Rolling out DESK full-stack monitoring to a Kubernetes or OpenShift cluster using a DaemonSet is easy and straightforward. Managing the full lifecycle of OneAgent deployments can, however, become a bit cumbersome as there’s no proper out-of-the-box lifecycle management available for Kubernetes DaemonSets that allows for easy OneAgent updates. In a typical scenario, the team responsible for Day 2 operations is responsible for keeping track of new OneAgent versions as they are introduced, taking care of rolling out the new versions and restarting all pods in order to pick up the updates.

In alignment with the automation mantra of the Kubernetes community, DESK introduces DESK OneAgent Operator.

What is an operator in Kubernetes?

Kubernetes version 1.7 introduced the concept of custom resources and controllers, which allow for extending the Kubernetes API. These extension capabilities enable the Kubernetes community to implement domain-specific applications as first-class Kubernetes objects in a cloud-native style. This means you can define the desired state of workloads in a declarative manner and create custom controller logic that takes continuous action to achieve and maintain the desired state.

An operator makes use of these capabilities and extends the Kubernetes API by utilizing this concept of custom resources and corresponding resource controllers. The term "operator" was coined by CoreOS and announced as a means to more efficiently and reliably manage the lifecycle of stateful applications.

RedHat and CoreOS refined this concept and evolved the idea to provide an Operator Framework (including an Operator SDK and Lifecycle Manager) to make the process of implementing operators as easy as possible.

DESK OneAgent Operator for ‘Day 2’ operations

DESK makes use of the Operator concept by putting operational knowledge into software and automating the management, updates, and roll-outs of new DESK OneAgent versions.

Value-add of DESK OneAgent Operator at a glance:

OneAgent Operator offers fine-grained control of OneAgent roll-outs.

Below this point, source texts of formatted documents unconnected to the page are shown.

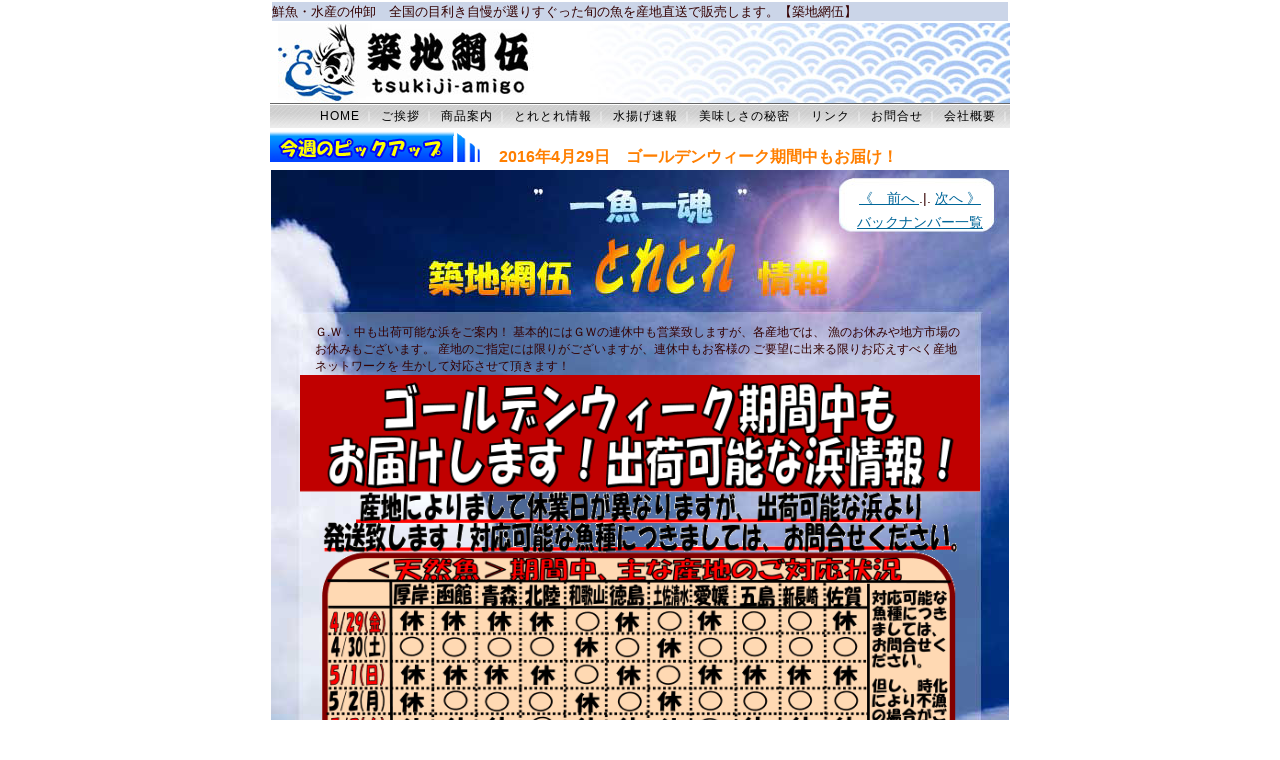

--- FILE ---
content_type: text/html
request_url: http://tsukiji-amigo.com/contents388.html
body_size: 1615
content:
<?xml version="1.0" encoding="Shift_JIS"?>
<!DOCTYPE html PUBLIC "-//W3C//DTD XHTML 1.0 Transitional//EN" "http://www.w3.org/TR/xhtml1/DTD/xhtml1-transitional.dtd">
<html lang="ja" xml:lang="ja" xmlns="http://www.w3.org/1999/xhtml">
<head>
<title>ゴールデンウィーク期間中もお届けします</title>
<meta http-equiv="Content-Type" content="text/html; charset=shift_jis" />
<meta name="keywords" content="築地網伍,鮮魚の達人,新鮮,鮮魚,地魚,産地直送,G.W.,発送可能,養殖" />
<meta name="description" content="ゴールデンウィーク期間中もお届けします" />
<meta http-equiv="content-script-type" content="text/javascript"></meta>
<meta http-equiv="content-style-type" content="text/css"></meta>
<meta http-equiv="imagetoolbar" content="no" />
<style type="text/css"> 
<!--h3{border:double #ffcc33  8px;}
    h4{border-style:dashed;
       border-color:#ff9933;
       border-width:8px;}-->
<!--body{background-image:url(img/common/haikeiaozora22.jpg);
         background-position:center 170px;
         background-repeat:no-repeat;}-->
</style>
<link href="css/053css.css" rel="stylesheet" type="text/css" />
<script src="Scripts/AC_RunActiveContent.js" type="text/javascript"></script>
</head>
<body>
 
 
<div id="container">
<table width="100%"><tr><td bgcolor="#cbd5e8">
<font size="2">鮮魚・水産の仲卸　全国の目利き自慢が選りすぐった旬の魚を産地直送で販売します。【築地網伍】</font>
</td></tr></table>
 
<img src="img/common/amigorogo2.jpg" width="740" border="0" alt="鮮魚・水産の仲卸　築地網伍" /><br />
<div id="head_menu">
<a href="./">HOME</a>｜
<a href="contents01.html">ご挨拶</a>｜
<a href="contents02.html">商品案内</a>｜
<a href="contents001.html">とれとれ情報</a>｜
<a href="http://tsukiji-amigo.seesaa.net/">水揚げ速報</a>｜
<a href="sisutemu.html">美味しさの秘密</a>｜
<a href="contents03.html">リンク</a>｜
<a href="contents05.html">お問合せ</a>｜
<a href="contents04.html">会社概要</a>｜
</div>
 


<img src="img/common/torefukidasi.gif" alt="今週のピックアップ" />
<font color="#ff7f00"><b>2016年4月29日　ゴールデンウィーク期間中もお届け！</b></font>

 

 
<div id="mae">
<a href="contents387.html">《　前へ </a>.|.
<a href="contents389.html">次へ  》</a>
<br />
<a href="contents001.html">バックナンバー一覧</a>
</div>
 
<div id="komento33" >

Ｇ.Ｗ．中も出荷可能な浜をご案内！
 
基本的にはＧＷの連休中も営業致しますが、各産地では、
漁のお休みや地方市場のお休みもございます。

産地のご指定には限りがございますが、連休中もお客様の
ご要望に出来る限りお応えすべく産地ネットワークを
生かして対応させて頂きます！


</div>
 
<div id="gazou1">
<img src="img/commonnew/tore160429gw.gif" alt="ゴールデンウィーク期間中もお届けします" width="680"/>
</div>




 
 
 
 
 
<div id="copy">Copyright (C) <script language="javascript">document.write(new Date().getFullYear())</script> 株式会社　築地網伍. All Rights Reserved.
<!--↓著作権表示 削除しないでください↓-->
<a href="http://pondt.com/" target="_blank">design by pondt</a>
</div>
</div>
</body>
</html>


--- FILE ---
content_type: text/css
request_url: http://tsukiji-amigo.com/css/053css.css
body_size: 1380
content:
/* CSS Document */

/*■初期設定*/

body{
	color:#330000;/*通常のテキストカラー*/
	}
a{
	color:#006699;/*通常のリンクテキストカラー*/
	}
a:hover{
	color:#FF9900;/*マウスが乗った時の通常のリンクテキストカラー*/
	text-decoration:underline;/*マウスが乗った時下線を表示（つけない場合は underline を none へ）*/
	}

/*■初期設定ここまで*/



*{ margin:0; padding:0;}
img{ border:0;}
/************************************************/
/***ＩＥ６．０***/
* html .test { font-size:small;}
/***ＩＥ７．０***/
*:first-child+html .test { font-size:medium;}
/***FIRE FOX***/
html>body .test{ font-size:medium;}
/***サファリ・opera***/
html:first-child .test { font-size:medium;}
/************************************************/
body{ text-align:center; width:100%; font-family:	'メイリオ',	'Meiryo',	'Hiragino Kaku Gothic Pro',	'ヒラギノ角ゴ Pro W3',	'Osaka',	'ＭＳ Ｐゴシック',	sans-serif;}

p,th,td,li{ font-size:80%; line-height:150%;}


.CNT{ text-align:center;}
.L{ text-align:left;}
.R{ text-align:right;}

.clr_sps{ clear:both; font-size:1px;}

#container{ width:740px; margin:auto; text-align:left; }
h1{margin:10px 0 0 0px; height:38px; font-weight:normal; background:url(img/common/bg_h1.gif) no-repeat; text-indent:62px;}
h1 a{ font-size:25px; line-height:38px; vertical-align:top; text-decoration:none; color:#333333;}
#head_menu{ width:740px; background:url(../img/common/bg_head_menu.jpg) repeat-x; text-align:right; font-size:10px; line-height:25px; color:#FFFFFF;}
#head_menu a{ color:#000000; font-size:12px; letter-spacing:1px; text-decoration:none; height:25px; vertical-align:middle; margin:0 4px 0 4px;}
#head_menu a:hover{ color:#FF0066;}


#contents{ margin:6px 0 0 0; clear:left;}
#main_image{ background:url(img/top/bg_main_pic.gif) no-repeat; width:740px; height:194px; margin:0px 0 0 0; padding:8px 7px 0px 7px;}

#copy{ height:20px;font-size:10px; text-align:right; color:#333333; border:solid #333333; border-width:3px 0 0 0;padding:2px; margin:20px 0 0 0;}
#copy a{ color:#333333; text-decoration:none;}
#copy a:hover{ color:#333333;}




/***その他のページ***/
#syoukai{margin-top: 13px;
            font-size: 16px;}
#sentaku{margin-top: 10px;
           width: 740px;
           margin-right: auto;
           margin-left: auto; text-align: center;}
#mae{margin-top: 18px;
           margin-right: 0px;
           margin-left: 560px ;
          width: 180px; line-height: 24px;
            font-size: 14px; text-align: center;}
         

#gazou{margin-top: 90px;
           margin-right: auto;
           margin-left: auto ;
          text-align: center;
            font-size: 14px;}

#komento33{margin-top: 90px;
      width: 650px;
           margin-right: auto;
           margin-left: auto ;
            font-size: 12px;}

#komento44{margin-top: 0px;
      width: 650px;
           margin-right: auto;
           margin-left: auto ;
            font-size: 12px;}

#sita{margin-right: auto; margin-left: 30px; font-weight: 600; width: 680px; }

#sijimikome{margin-right: 40px; margin-left: 40px; width: 640px; font-size: 14px; line-height: 18px; font-weight: 600;  
        background-color: #fee692; padding: 5px; border-style: dotted; border-color: #ff0000;}






#gazou1{margin-top: 0px;
           margin-right: auto;
           margin-left: 30px;
          width: 680px;
            font-size: 14px;}



#unagi{text-align: center; font-size: 16pt; color: #ff0000; line-height: 20pt;}























#main_image2{ background:url(img/top/bg_main_pic.gif) no-repeat; width:740px; height:194px; margin:16px 0 0 0; padding:8px 7px 6px 7px;}
#main_image2 h2{ background:url(img/common/main_pic01.jpg) no-repeat; width:726px; height:180px; font-size:28px; color:#ffffff; font-weight:normal; text-align:right; padding:120px 30px 300px 0px; }
#sub_page{}
#sub_page h3{ background:url(img/common/bg_h3a.jpg) no-repeat; text-indent:20px; font-size:100%; color:#663300; color:#000000; margin:10px 0 0 0;}
#sub_page p{ margin:6px 0 0 0;}
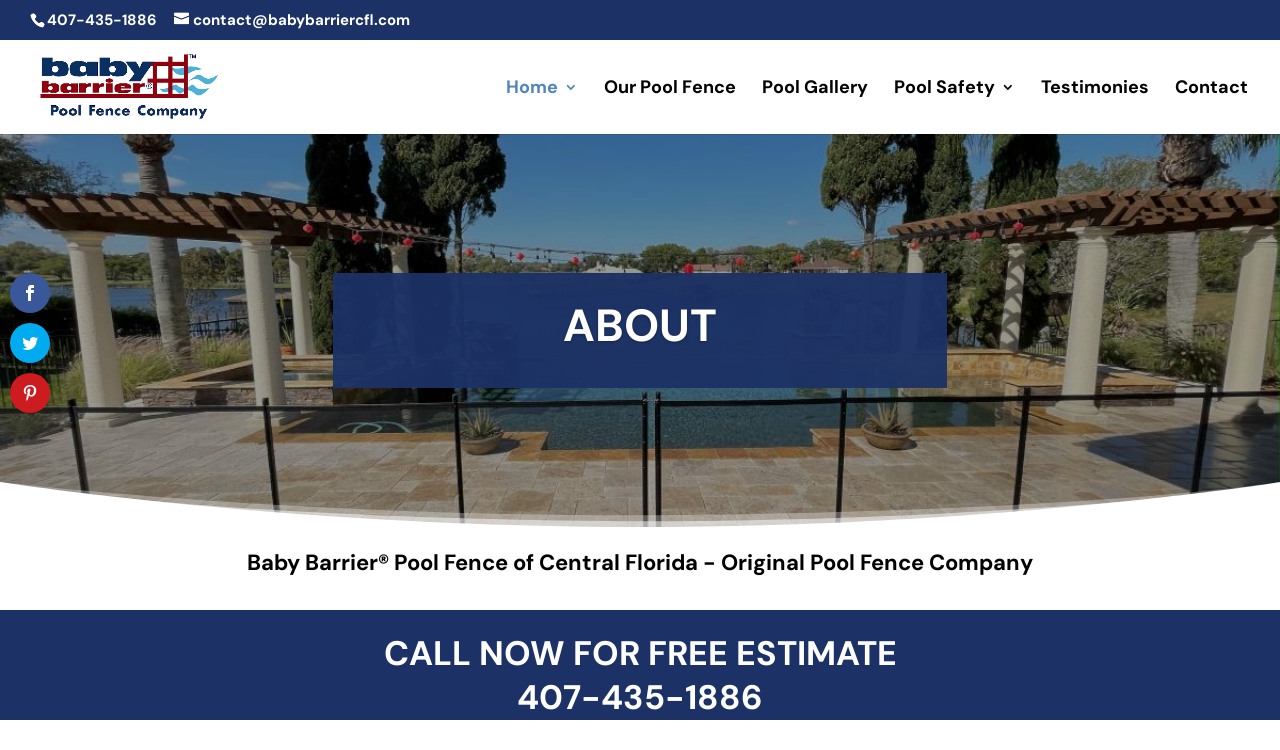

--- FILE ---
content_type: text/plain
request_url: https://www.google-analytics.com/j/collect?v=1&_v=j102&a=1743305869&t=pageview&_s=1&dl=https%3A%2F%2Fbabybarriercfl.com%2Fhome%2Fabout-us-pool-safety-fence%2F&ul=en-us%40posix&dt=About%20Us%20-%20Baby%20Barrier%C2%AE%20of%20Central%20Florida%20-%20Original%20Pool%20Fence%20Company&sr=1280x720&vp=1280x720&_u=IEBAAEABAAAAACAAI~&jid=1088402358&gjid=600198154&cid=1405292720.1769902410&tid=UA-24391957-1&_gid=1927720851.1769902410&_r=1&_slc=1&z=1147761772
body_size: -451
content:
2,cG-5BPJTDBC19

You can thereby select nodes based on node labels. This enables you to monitor selected nodes using different DESK environments. OneAgent Operator also supports tolerations so you can deploy OneAgent on tainted nodes.
DESK OneAgent updates are performed automatically, as soon as they’re available. When pending updates are available, OneAgent Operator takes care of recycling all pods that haven't yet picked up the latest version.
OneAgent Operator ensures that you always monitor your OpenShift cluster with the latest OneAgent version.

How does OneAgent Operator work?

DESK OneAgent Operator registers itself as a controller that watches for resources of type OneAgent as defined by a CustomResourceDefinition. This allows you to define a configuration that describes your OneAgent deployment. By loading the configuration into Kubernetes or OpenShift, the configuration is automatically passed to the custom controller which ensures the rollout of OneAgent based on your specification.

The following diagram outlines the involved components and objects.

OneAgent Operator Overview

By creating the OneAgent CustomResource entity in Kubernetes, the object is automatically passed to DESK OneAgent Operator. First, it’s determined if a corresponding DaemonSet already exists. If not, DESK OneAgent Operator creates a new one. The DaemonSet is responsible for rolling out OneAgent to selected nodes.

Further, OneAgent Operator constantly queries the DESK API to check if a new version is available for a given deployment. In the event of a pending update, all Pods belonging to a certain custom resource that don’t have the updated version are recycled in order to pick up the latest drivers.

This reconciliation loop constantly revises the actual state with the desired state and takes appropriate actions when needed.